Directed by Kim Ki-duk. Starring Cho Je-Hyun, Seo Won, Kim Yoon-Tae, Choi Duk-Moon. (2001, NR, 100 min.)
REVIEWED By Marjorie Baumgarten, Fri., March 4, 2005
Having achieved a fair amount of international success and attention with his last two films, Spring, Summer, Fall, Winter … and Spring and The Isle, South Korean director Kim Ki-duk is now in the position of having some of his back catalog released on U.S. screens. Hailing from 2001, Bad Guy is coarser and more disturbing than his later films (although anyone who has seen the ending of The Isle might fairly wonder how that could possibly be the case). Bad Guy is a well-told tale that uses minimal dialogue, striking imagery, and vivid violence to weave a depressing portrait of obsessive love and a no-win battle of wills. This movie shares some themes with Ki-duk’s later two films: their shared water imagery and the idea that lust leads to death in the quotidian world. Bad Guy definitely begins with lust. Before the opening credits are through, Han-gi (Je-Hyun), a man with a grizzly scar slicing his neck, has gone up and kissed a young college girl he does not know. He has to be pulled off her by some soldiers, and when she demands an apology and none is forthcoming, she spits in his face. Thus the template for their love affair is set. Later, the girl, Sun-hwa (Seo), is set up to commit a crime by Han-ki’s cronies and finds herself sold into prostitution to pay off her debt. She resists at first, but eventually grows complacent in her new life.
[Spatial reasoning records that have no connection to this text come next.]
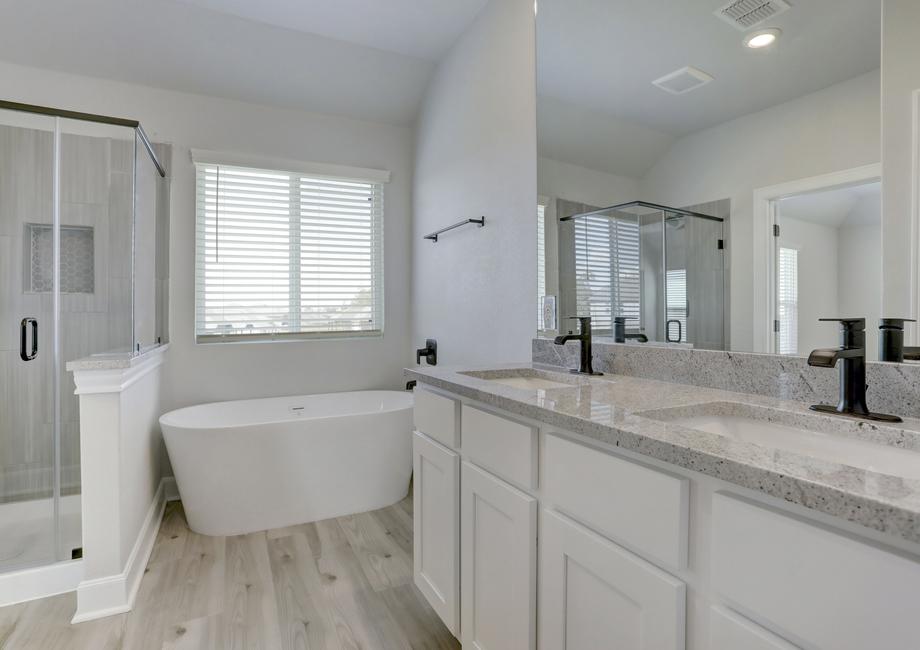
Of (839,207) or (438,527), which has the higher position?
(839,207)

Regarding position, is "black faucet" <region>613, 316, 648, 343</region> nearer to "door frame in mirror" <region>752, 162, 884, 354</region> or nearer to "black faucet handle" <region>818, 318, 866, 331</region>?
"door frame in mirror" <region>752, 162, 884, 354</region>

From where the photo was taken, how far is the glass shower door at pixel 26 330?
2.18 metres

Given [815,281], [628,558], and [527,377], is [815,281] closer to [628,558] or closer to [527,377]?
[628,558]

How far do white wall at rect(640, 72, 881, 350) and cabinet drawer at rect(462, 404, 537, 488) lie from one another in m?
0.64

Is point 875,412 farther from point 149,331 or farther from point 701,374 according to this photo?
point 149,331

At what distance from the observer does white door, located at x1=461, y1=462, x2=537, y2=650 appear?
3.60 feet

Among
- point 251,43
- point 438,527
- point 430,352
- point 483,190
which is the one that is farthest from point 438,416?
point 251,43

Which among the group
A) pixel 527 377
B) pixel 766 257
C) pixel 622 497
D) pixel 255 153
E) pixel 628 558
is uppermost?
pixel 255 153

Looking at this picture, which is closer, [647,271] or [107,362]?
[647,271]

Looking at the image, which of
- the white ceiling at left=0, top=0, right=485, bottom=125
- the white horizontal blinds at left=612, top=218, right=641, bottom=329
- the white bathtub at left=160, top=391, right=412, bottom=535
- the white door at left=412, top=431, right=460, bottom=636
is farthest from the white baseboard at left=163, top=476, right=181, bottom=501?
the white horizontal blinds at left=612, top=218, right=641, bottom=329

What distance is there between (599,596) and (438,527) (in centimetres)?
75

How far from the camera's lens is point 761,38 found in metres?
1.20

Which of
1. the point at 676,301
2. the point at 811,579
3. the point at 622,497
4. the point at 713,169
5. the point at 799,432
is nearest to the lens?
the point at 811,579

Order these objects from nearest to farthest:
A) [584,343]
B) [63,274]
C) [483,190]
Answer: [584,343], [63,274], [483,190]
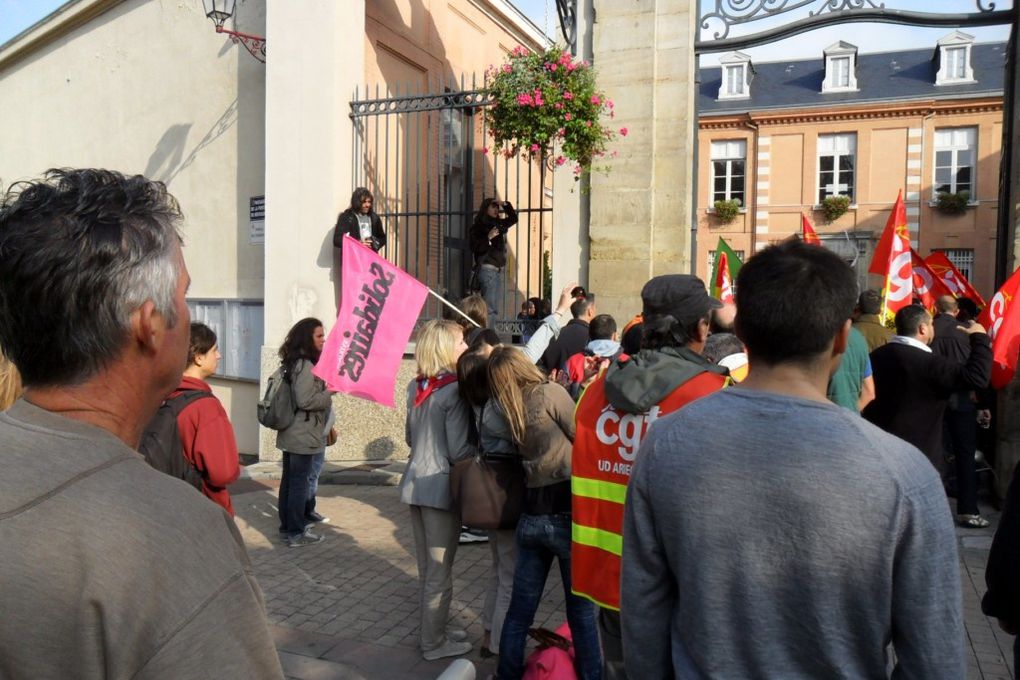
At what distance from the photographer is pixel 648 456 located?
6.24ft

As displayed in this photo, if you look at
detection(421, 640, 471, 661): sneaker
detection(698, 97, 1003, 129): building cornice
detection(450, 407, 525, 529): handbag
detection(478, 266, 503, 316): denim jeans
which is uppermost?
detection(698, 97, 1003, 129): building cornice

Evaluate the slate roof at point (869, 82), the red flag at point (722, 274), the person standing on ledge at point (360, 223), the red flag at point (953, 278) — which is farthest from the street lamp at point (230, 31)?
the slate roof at point (869, 82)

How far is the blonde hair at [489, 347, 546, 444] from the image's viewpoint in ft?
12.6

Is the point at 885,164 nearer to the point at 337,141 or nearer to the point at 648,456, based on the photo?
the point at 337,141

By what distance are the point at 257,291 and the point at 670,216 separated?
573cm

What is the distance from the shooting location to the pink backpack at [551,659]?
351cm

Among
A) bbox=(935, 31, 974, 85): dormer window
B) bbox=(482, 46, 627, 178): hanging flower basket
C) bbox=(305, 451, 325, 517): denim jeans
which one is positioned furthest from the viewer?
bbox=(935, 31, 974, 85): dormer window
Meanwhile, Han-gi watches her through a two-way mirror, an activity he increasingly grows to dislike. Ki-duk’s portrait of the red-light district and its habitués is vibrantly fascinating and the two key performances are deft. However, the film’s emotional dynamics grow scuzzier and scuzzier, despite some nice comic interplay among Han-gi’s cohorts. Sun-hwa is like a victim of Stockholm syndrome, while Han-gi slowly loses the spitfire that originally caught his eye. As horrifying as it is to watch the forced prostitution, the manner in which the movie resolves its narrative conflicts brings little relief to the viewer.